## GIVEN TEXT:

Hint: Maximum criminal penalties quadrupled from $25k to $100k.

Before you submit your Part B claims, you may want to double-check for mistakes. Improper claims remain at the core of the HHS Office of Inspector General's (OIG) enforcement efforts. And recent increases to civil and criminal penalties for federal healthcare violations make even a minor offense seem like a major financial blow.

Background: Last month, the Bipartisan Budget Act of 2018 was implemented to avoid a government shutdown. It was then signed by President Trump. Among the changes impacting Medicare providers were some major increases to the Civil Monetary Penalty Law (CMPL) and punishments under the Anti-Kickback Statute (AKS), which fall under the Sections 1128 A and 1128 B respectively of the Social Security Act (SSA).

## TASKS AND EXERCISES:
1 > Repeat the stretch of the Medicare penalties text from "Hint: Maximum criminal" through "Security Act (SSA).", word for word.
2 > Go on with the text about Medicare penalty increases, picking up after its final sentence.

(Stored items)
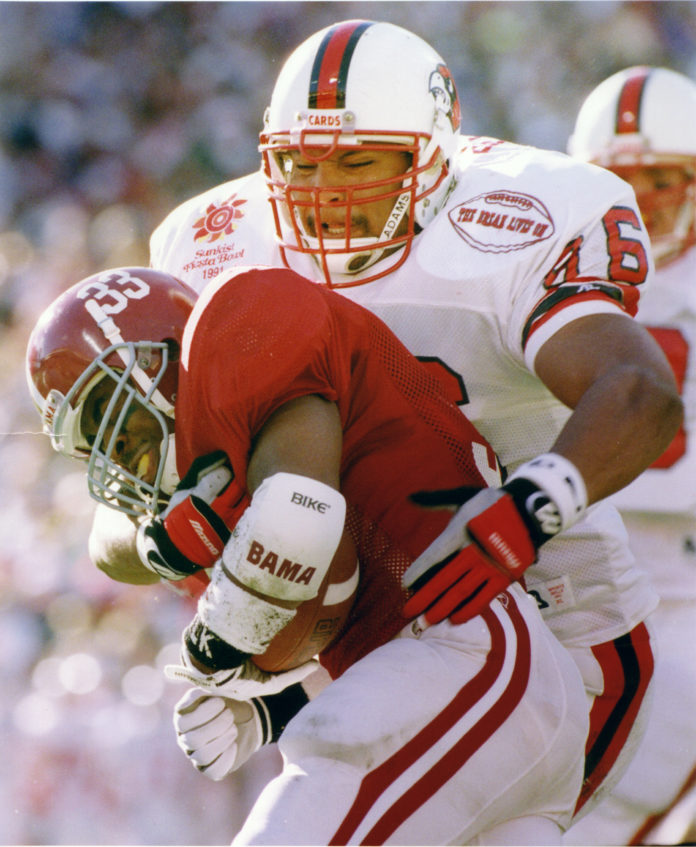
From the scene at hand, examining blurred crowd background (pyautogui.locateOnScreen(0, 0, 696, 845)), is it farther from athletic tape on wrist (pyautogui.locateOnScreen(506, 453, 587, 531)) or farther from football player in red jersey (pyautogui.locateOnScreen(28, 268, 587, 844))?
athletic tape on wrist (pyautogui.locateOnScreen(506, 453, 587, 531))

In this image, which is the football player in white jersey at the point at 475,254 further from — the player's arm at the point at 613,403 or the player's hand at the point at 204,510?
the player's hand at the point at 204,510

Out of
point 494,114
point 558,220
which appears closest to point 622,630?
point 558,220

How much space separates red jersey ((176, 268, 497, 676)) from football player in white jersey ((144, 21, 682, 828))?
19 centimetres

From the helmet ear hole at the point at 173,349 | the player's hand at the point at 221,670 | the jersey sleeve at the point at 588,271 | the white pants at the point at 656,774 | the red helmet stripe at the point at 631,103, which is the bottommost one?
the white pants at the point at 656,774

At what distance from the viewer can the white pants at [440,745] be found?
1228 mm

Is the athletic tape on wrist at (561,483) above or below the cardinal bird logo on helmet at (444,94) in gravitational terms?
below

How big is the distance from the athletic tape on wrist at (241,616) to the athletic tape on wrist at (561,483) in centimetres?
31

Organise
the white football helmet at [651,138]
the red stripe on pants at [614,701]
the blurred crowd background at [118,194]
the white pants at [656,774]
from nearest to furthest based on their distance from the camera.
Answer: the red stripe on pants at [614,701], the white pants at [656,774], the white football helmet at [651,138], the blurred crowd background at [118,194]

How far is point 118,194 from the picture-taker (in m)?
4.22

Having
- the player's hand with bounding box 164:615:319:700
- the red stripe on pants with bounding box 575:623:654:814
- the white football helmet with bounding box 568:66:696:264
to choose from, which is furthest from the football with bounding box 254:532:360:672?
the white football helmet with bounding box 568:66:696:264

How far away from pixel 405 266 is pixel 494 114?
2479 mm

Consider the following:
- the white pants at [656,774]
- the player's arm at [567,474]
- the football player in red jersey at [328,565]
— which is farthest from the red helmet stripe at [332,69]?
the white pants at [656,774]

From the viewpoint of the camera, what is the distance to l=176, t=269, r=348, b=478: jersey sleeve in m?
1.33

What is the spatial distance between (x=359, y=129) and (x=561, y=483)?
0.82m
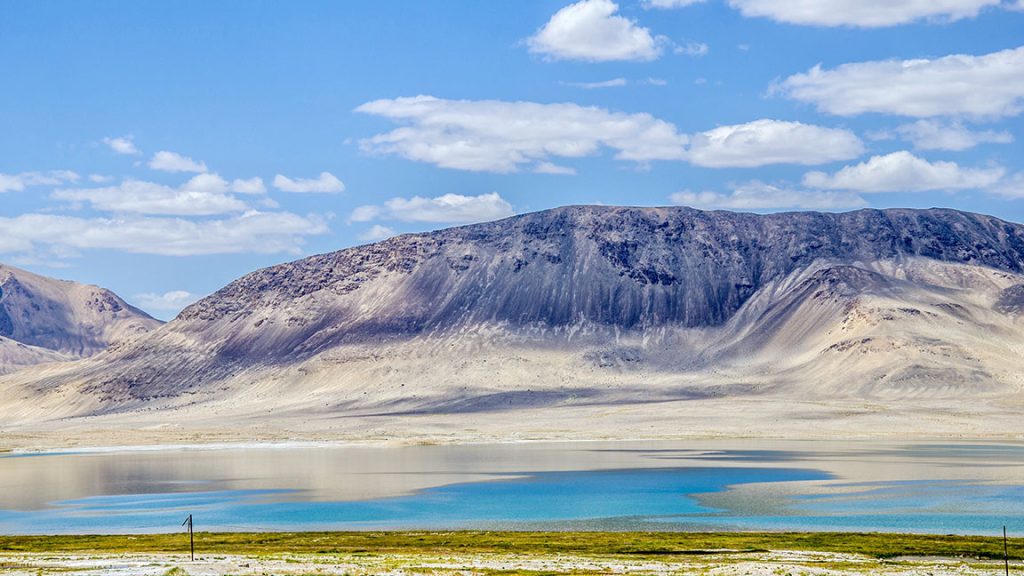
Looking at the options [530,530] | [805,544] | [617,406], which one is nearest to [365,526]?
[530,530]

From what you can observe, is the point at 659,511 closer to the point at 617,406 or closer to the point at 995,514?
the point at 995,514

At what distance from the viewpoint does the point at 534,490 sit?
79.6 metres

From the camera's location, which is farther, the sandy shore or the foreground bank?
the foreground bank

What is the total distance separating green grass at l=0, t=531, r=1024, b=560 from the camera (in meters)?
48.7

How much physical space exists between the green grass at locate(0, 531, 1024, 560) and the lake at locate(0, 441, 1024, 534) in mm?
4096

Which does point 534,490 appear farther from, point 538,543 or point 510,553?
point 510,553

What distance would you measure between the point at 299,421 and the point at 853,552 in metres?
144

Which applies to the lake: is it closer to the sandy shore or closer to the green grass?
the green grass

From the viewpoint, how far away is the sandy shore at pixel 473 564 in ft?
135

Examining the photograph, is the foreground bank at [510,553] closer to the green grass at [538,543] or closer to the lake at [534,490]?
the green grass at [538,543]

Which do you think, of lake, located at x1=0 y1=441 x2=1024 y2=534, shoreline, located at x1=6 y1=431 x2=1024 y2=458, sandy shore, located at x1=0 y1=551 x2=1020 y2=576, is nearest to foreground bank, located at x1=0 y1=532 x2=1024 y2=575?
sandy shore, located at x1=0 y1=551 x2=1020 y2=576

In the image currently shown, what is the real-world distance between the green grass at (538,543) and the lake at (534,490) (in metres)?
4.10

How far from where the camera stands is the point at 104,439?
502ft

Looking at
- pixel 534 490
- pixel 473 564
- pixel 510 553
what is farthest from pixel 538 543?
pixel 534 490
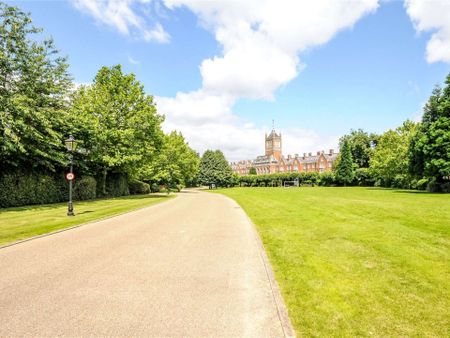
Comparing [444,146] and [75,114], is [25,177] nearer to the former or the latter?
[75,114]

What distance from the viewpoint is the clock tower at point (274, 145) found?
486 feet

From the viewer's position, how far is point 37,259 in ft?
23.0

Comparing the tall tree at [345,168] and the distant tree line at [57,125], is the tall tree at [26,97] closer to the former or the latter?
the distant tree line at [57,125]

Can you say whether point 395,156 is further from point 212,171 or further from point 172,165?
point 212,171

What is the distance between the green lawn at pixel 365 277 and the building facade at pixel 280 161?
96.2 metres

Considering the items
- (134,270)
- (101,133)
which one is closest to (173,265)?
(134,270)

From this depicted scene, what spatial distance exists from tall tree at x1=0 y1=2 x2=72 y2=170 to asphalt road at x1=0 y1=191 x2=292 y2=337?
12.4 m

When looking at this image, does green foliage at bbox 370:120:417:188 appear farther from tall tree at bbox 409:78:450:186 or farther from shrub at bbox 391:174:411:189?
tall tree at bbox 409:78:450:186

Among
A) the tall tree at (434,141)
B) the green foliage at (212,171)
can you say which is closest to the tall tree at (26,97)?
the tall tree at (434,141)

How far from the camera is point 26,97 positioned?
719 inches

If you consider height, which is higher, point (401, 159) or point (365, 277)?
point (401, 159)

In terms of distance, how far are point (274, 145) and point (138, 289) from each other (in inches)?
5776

## EXPECTED OUTPUTS:
1 >
Hint: Maximum criminal penalties quadrupled from $25k to $100k.

Before you submit your Part B claims, you may want to double-check for mistakes. Improper claims remain at the core of the HHS Office of Inspector General's (OIG) enforcement efforts. And recent increases to civil and criminal penalties for federal healthcare violations make even a minor offense seem like a major financial blow.

Background: Last month, the Bipartisan Budget Act of 2018 was implemented to avoid a government shutdown. It was then signed by President Trump. Among the changes impacting Medicare providers were some major increases to the Civil Monetary Penalty Law (CMPL) and punishments under the Anti-Kickback Statute (AKS), which fall under the Sections 1128 A and 1128 B respectively of the Social Security Act (SSA).

2 >
Despite a recent increase due to inflation, the changes are pretty significant, suggest attorneys Benjamin Fee, Ross C. D'Emanuele, and Laura B. Morgan of Dorsey and Whitney LLP in online analysis for the Dorsey Healthlaw Group blog. "The previous statutory maximum penalties had already been increased from the amounts set forth in the statute, and now have been increased even further," Fee, D'Emanuele, and Morgan noted in the blog post. "It is not clear how inflation adjustments will be applied in 2018 to the new statutory penalty maximums under these laws."

Here is a quick overview of the biggest changes:

Civil: CMP increases for improperly filed claims under Section 1128A of the SSA (42 U.S.C. 1320a–7a(a)), according to the Budget Act text include:

  • $10,000 to $20,000;
  • $15,000 to $30,000; and
  • $50,000 to $100,000.

Maximum penalty increases for providers to reduce or limit services to Medicare beneficiaries under Section 1128A of the SSA (42 U.S.C. 1320a–7a(b)) include:

  • $2,000 to $5,000; and
  • $5000 to $10,000.

Criminal: Under the Bipartisan Budget Act, "criminal penalties for acts involving federal health care programs under [1128B of the SSA] 42 U.S.C. § 1320a–7b, including but not limited to the Anti-Kickback Statute" were raised, the Dorsey and Whitney attorneys note in the blog. Those increases include:

  • $$2,000 to $4,000;
  • $10,000 to $20,000; and
  • $25,000 to $100,000.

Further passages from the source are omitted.